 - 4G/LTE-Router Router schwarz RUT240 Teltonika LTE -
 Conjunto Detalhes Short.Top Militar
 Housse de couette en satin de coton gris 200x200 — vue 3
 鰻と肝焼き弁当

---

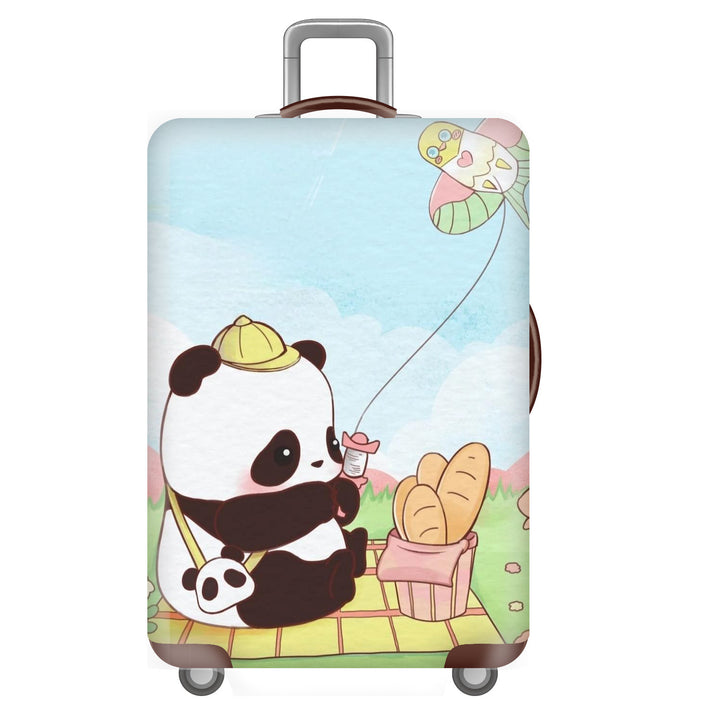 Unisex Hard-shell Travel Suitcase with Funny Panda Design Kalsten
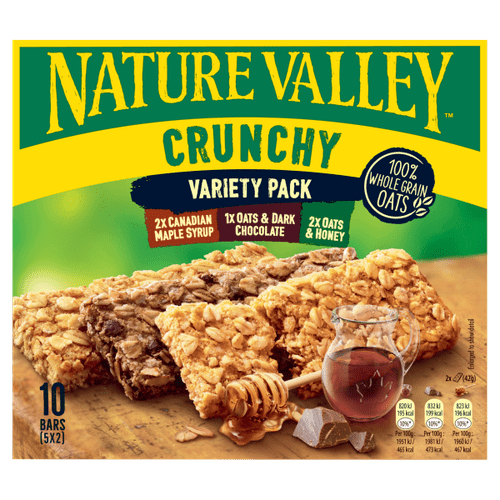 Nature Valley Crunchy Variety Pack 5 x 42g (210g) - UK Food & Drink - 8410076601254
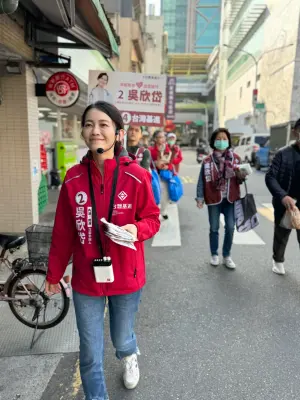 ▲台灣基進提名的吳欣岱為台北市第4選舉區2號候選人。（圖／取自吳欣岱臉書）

...

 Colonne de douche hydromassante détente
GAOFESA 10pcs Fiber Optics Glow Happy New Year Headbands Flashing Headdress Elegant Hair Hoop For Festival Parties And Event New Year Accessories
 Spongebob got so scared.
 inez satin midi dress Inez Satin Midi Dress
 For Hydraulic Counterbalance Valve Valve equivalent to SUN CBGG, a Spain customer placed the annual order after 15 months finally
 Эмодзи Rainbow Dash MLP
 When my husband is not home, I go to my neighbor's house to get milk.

▶ [Task brief]:
Task for the records above: copy every line in which the word "satin" occurs.

▶ [Completed exercise]:
 Housse de couette en satin de coton gris 200x200 — vue 3
 inez satin midi dress Inez Satin Midi Dress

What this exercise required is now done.